En iyisi biz maça gelelim. Sis haberleri dönerken evden çıktım, ne sisidir bu dedim kahveye gidene kadar maçı erteleyecek cinste. Kahveye girdiğimde gördüğüm sisin dağılmış haliyse keşke öle olsa her maçta. Meşale yasaksa sis istiyoruz arkadaşım. Lig tv'nin rezalet yayınına söyleyecek laf bulamıyorum. Bu nasıl bir yayın anlayışıdır ya, madem küfürü kısmaya yada yayınlamamayı kafaya koymuşsun, sesin niye içine edip veriyorsun maçı.
Maç başladığında bariz bir Beşiktaş üstünlüğü görülüyordu ilk 20 dakika. Ama bu dakikalarda üstünlük desekte pozisyon anlamında sadece Serdar Özkan'ın kaçırdığı net pozisyon vardı. Gol olsa maçın seyri ve sonucu bu olmazdı elbet. Bu dakikalarda Beşiktaş üstünlüğü var desekte Fenerbahçe'nin yararlanamadığı kısmen 2 net pozisyonu vardı. Daha sonraki dakikalar Fenerbahçe'nin hakimiyeti altında geçmeye başladı, düzgün paslar, ara toplar gibi ama bunun karşısında top yapamayan bir Beşiktaş izlemeye başladık. Atağa çıkarken çıkan adama destek vermeyen, yalnız kalınan ve bu yüzden atak yerine mecburen orta saha oyununa dönen bir Beşiktaş oyunu ve aslında doğru düzgün pas yapamayan bir Beşiktaş oyunu.

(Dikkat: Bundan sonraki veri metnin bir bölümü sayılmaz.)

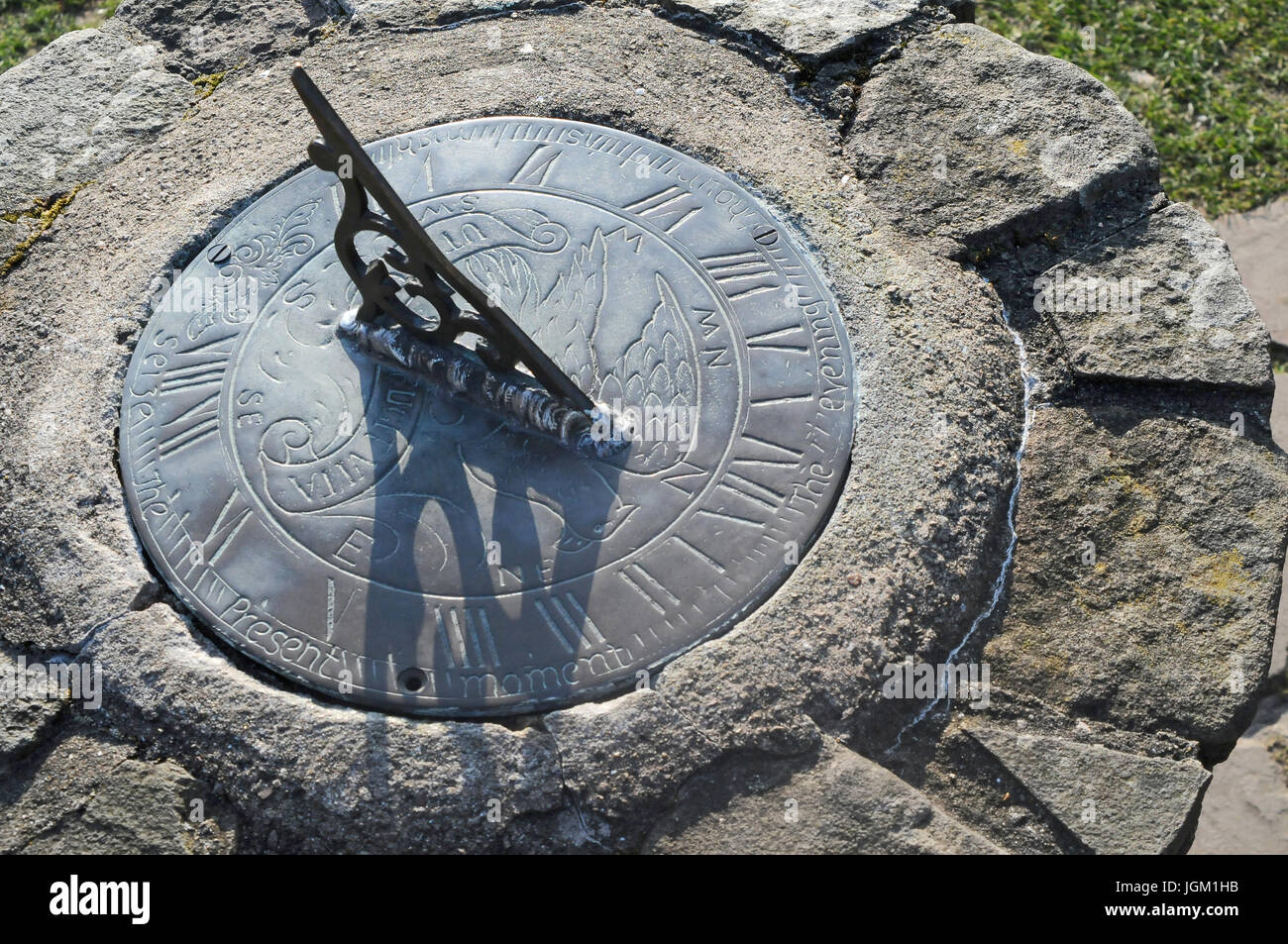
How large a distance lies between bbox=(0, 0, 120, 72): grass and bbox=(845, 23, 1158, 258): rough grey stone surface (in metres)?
3.90

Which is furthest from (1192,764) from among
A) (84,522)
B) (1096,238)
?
(84,522)

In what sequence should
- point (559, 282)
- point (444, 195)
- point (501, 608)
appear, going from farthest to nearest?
point (444, 195)
point (559, 282)
point (501, 608)

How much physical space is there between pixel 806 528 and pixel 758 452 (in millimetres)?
259

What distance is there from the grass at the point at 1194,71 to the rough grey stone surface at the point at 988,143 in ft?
5.22

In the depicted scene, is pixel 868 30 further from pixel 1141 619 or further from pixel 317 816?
pixel 317 816

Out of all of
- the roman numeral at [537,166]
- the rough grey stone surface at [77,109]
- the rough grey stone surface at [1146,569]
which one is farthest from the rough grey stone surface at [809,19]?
the rough grey stone surface at [77,109]

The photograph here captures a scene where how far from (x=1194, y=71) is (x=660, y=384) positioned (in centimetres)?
394

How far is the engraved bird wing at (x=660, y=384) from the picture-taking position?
10.6 feet

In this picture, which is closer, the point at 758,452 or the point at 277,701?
the point at 277,701

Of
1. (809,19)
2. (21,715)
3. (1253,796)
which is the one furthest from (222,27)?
(1253,796)

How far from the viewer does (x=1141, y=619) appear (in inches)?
124

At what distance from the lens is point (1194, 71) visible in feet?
18.6

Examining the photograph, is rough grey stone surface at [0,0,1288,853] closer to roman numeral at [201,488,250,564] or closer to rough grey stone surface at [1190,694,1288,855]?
roman numeral at [201,488,250,564]

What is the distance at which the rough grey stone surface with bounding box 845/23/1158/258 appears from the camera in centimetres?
377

Ve ilk yarının son dakikasında Alex'in taklaya gelmesi sonucunda kazanılan serbest vuruş ve ben Carlos'tan beklerken Alex'in üst direkten dönen frikiği.
Demirören'in maça gelmediği, Beşiktaş'ın sırttaki reklam yerinde Kızılay yerine bana göre en isabetli seçimle Mehmetçik Vakfı'nın reklamı olması ( ki bu saatten sonrada hep onlar olsun isterim ), Mehmet Topuz'un Fenerbahçe formasıyla beklediğimden az tepki alması, Volkan'ın pislikler sadece Ali Sami Yen'de oluyor demesine rağmen İnönü'de de olup yüzüne lazer gelmesinin şaşırtıcı geldi bana, demekki Volkancık az biliyor, jölenin zararları bi bakıma falan filan.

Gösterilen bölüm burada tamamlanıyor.